Sicuramente ha influito sulle collaborazioni, tanto per avere dei contatti con qualcuno. Tra l’altro, tipo con Spasio Derozer, io gli ho scritto perché prima eravamo nella stessa etichetta, ma non lo conoscevo di persona: mi ha risposto e mi ha mandato l’audio che ha registrato nel suo studio.
Nei tuoi dieci anni di carriera hai fatto molti live, circa 300, cosa ha significato per te il blocco dei concerti dato dalla pandemia?
Secondo me è stato anche abbastanza rigenerante: ho fatto una pausa e ho capito dove stavo andando. Poi durante l’estate sono riuscito lo stesso a fare concerti, anche perché ora sono di più in acustico, chitarra e voce, quindi potevo fare i “concerti da seduti”, così li chiamo. In realtà, dal punto di vista chitarra e voce il mio concerto diventa più divertente e la gente ride, mentre quando suono con la batteria, se sai le canzoni bene, se non le sai a volte non si sente quello che dico. Mi hanno anche chiesto di fare un documentario, una specie di compilation dei dieci anni di carriera, e ho avuto il tempo di rivedere quello che ho fatto indietro.

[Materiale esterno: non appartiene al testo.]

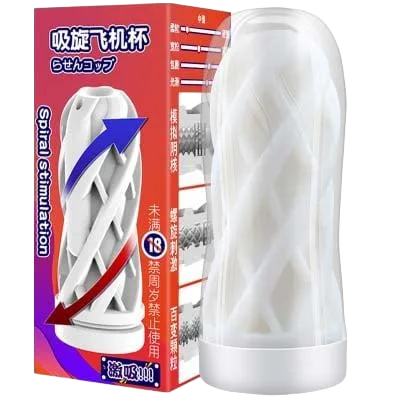 YuiOsai Japanese Compact Suction Masturbator Cup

Nel brano dici: “La gente si lamenta sempre della vita, ma se arriva un cambiamento dice che gli ha rovinato la vita”. Nel concreto, siamo sempre alla ricerca di qualcosa di nuovo, anche perché non siamo mai completamente soddisfatti delle carriere che cerchiamo di intraprendere. Secondo te perché avviene ciò?
Anche io mi ritrovo in queste cose: mi lamento, come nel lavoro, però se poi mi chiedono di cambiare servizio penso che la vita mi cada addosso. Forse non ci rendiamo conto di quello che si ha o forse è giusto anche voler cambiare.

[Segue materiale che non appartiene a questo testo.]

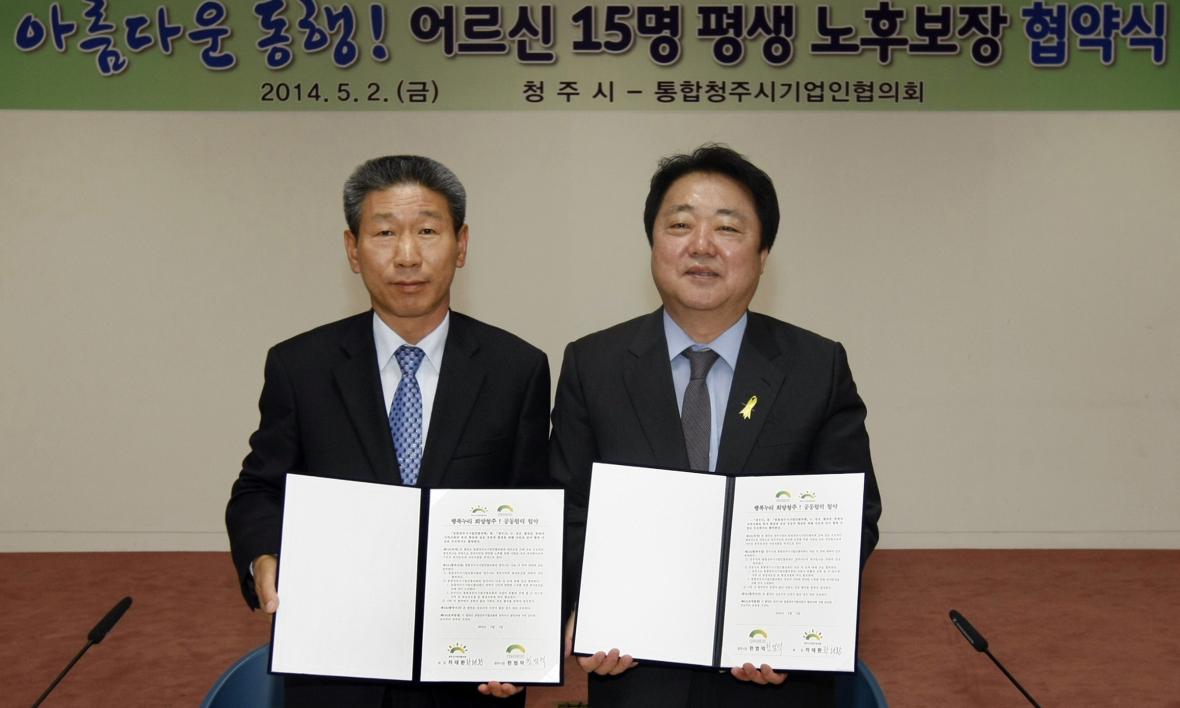 2014년 통합청주시기업인협의회 회장 때의 차태환 전회장(왼쪽)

Già dal titolo si capisce che il nuovo singolo è una denuncia verso determinati partiti politici, che nel brano accusi di portare avanti ipotesi assurde per poi comprare le lauree ai loro figli. È difficile trovare nella musica oggi una vera presa di posizione verso la politica: cosa ti ha spinto a fare questa scelta? E secondo te, perché oggi, all’interno del panorama musicale, si prendono poche posizioni a riguardo?
Forse è la prima volta che parlo direttamente di politica, anche se in maniera ironica perché non mi piace molto. Quando ero più giovane suonavo in gruppi punk ed eravamo molto diretti, però poteva andare bene quando facevamo musica tra di noi nei centri sociali. Forse oggi non si parla di politica perché si fa musica per altri motivi: prima la musica era un incontro sociale, adesso è tutta fatta al computer e non c’è più l’elemento di socialità, ma è più una cosa di arrivismo e se parli di politica è più difficile andare in televisione o in radio.

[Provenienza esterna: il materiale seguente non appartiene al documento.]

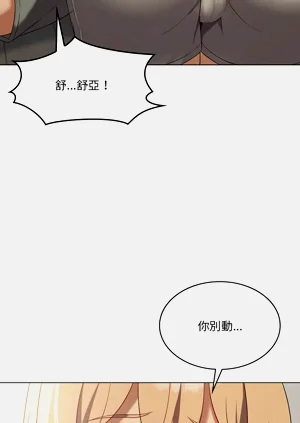 第473頁圖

“Sono un vecchio” è il singolo che è uscito nel dicembre 2021. Cosa hanno in comune questi due brani?
Di simile c’è il disagio, che c’è sempre nelle mie canzoni. Ho sempre cercato di rappresentare il mio pensiero collettivo: “Sono un vecchio” parla del disagio di superare i 35 anni e di continuare a fare lo stesso quello che ti piace, è comunque un affresco delle varie situazioni che capitano in vari paesi. “Aiutiamoli a casa loro comprando le loro lauree” parla ancora del disagio di lamentarsi della vita, del non sapere cosa fare, ma del non saperlo anche se cambiamo. Parlano entrambe dal disagio da due punti di vista differenti.
Cosa ha di nuovo questo progetto rispetto a quelli precedenti?
Secondo me, i brani sono fatti meglio: sicuramente i testi parlano sempre del disagio, poi vi sono le collaborazioni. In più, musicalmente è registrato un po’ meglio: all’inizio registravo i dischi pensando di doverli portare dal vivo, invece adesso faccio le canzoni e poi le porto dal vivo tentando di ricrearle come riesco, però non devono essere ugualissime. Questo sicuramente mi ha aperto un po’ di porte: essendo da solo e suonando due strumenti dopo un po’ diventa sempre la stessa cosa.